I just hung up the phone with my New York mom. She’s such a gift, so well adjusted and comfortable in her own skin. She pours her energy into me and I devour it with an insatiable hunger. This is the nourishment I’ve been deprived of my entire life and she willingly provides it. My jeans finally fit again. They’ve always been my emotional barometer; the scale is too cruel and insensitive. I breathe in her health, her biology, her love. Our cells remember our mothers. We’re pulled to one another from across countries, time and space. We need our family.
During my search, along with my new understanding of adoption trauma and unethical adoption practices, I was thrown into an abyss. I’ve leaned hard into my tribe. We all look the same, covered in wounds only visible to us. I’ve found women that relentlessly climb towards healing through advocacy and education. They refuse to get stuck in their loss, turning their sights towards something bigger. This is where I intend to hang out, holding their hands. It’s a sisterhood (with a few brothers thrown in) of tattered, limping soldiers determined to see change.

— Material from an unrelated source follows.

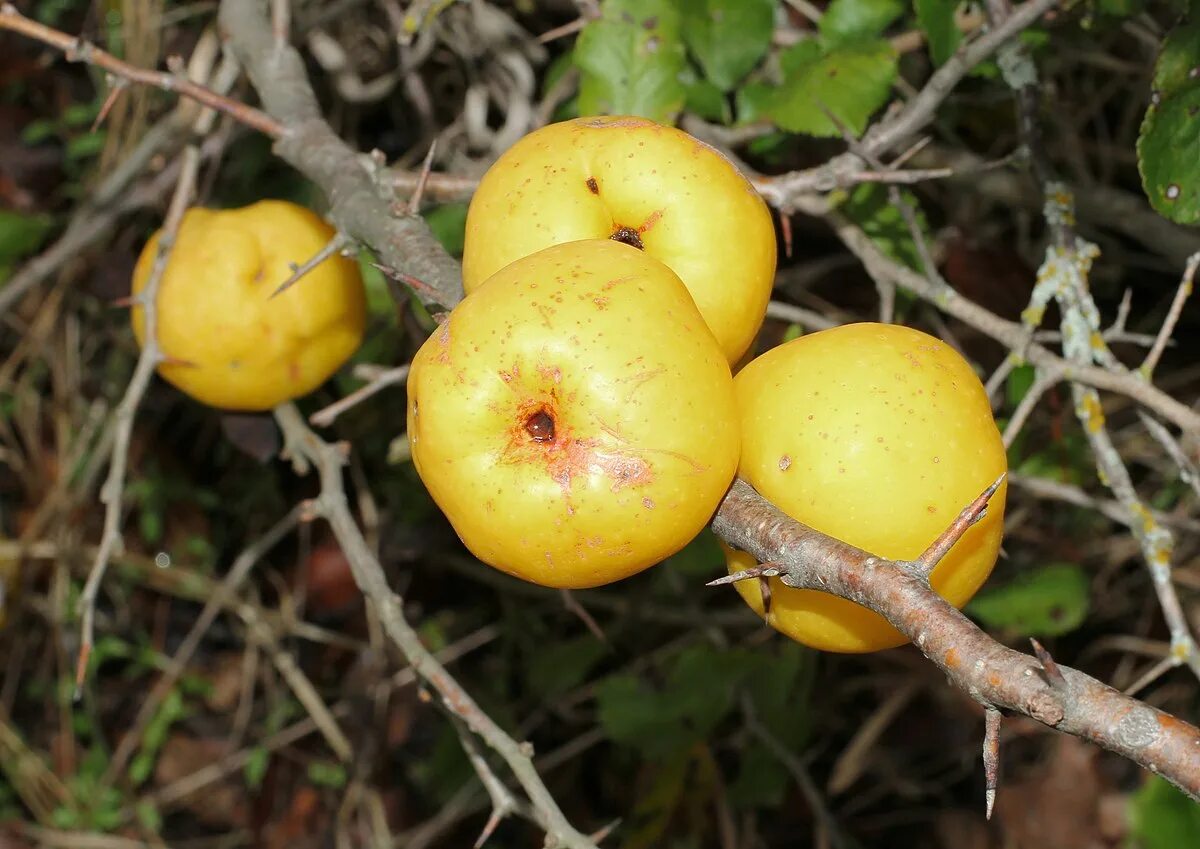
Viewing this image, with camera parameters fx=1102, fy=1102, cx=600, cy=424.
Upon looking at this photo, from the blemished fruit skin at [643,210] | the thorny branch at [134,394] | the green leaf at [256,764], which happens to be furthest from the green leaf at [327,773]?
the blemished fruit skin at [643,210]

The more important these new friendships have become the more I’ve seen relationships with childhood friends and a few family members change, becoming fluid, morphing into different shapes. Some are no longer recognizable and that’s okay. It’s necessary. I can hardly sit with some of them anymore because being asked to explain is futile and frustrating, not being asked at all is maddening. I’ve voluntarily let them go.
In Arizona we don’t experience the new shoots that come up in the Spring. It’s too hot and the ground is too hard and dry. One of the things I miss most about living in the Midwest is the new growth pushing its way through the dirt, all the rain bringing bright, colorful flowers to the landscape. This is what the other side of the fog looks like. A rebirth. A new life.
I’m so excited to see what the next season brings.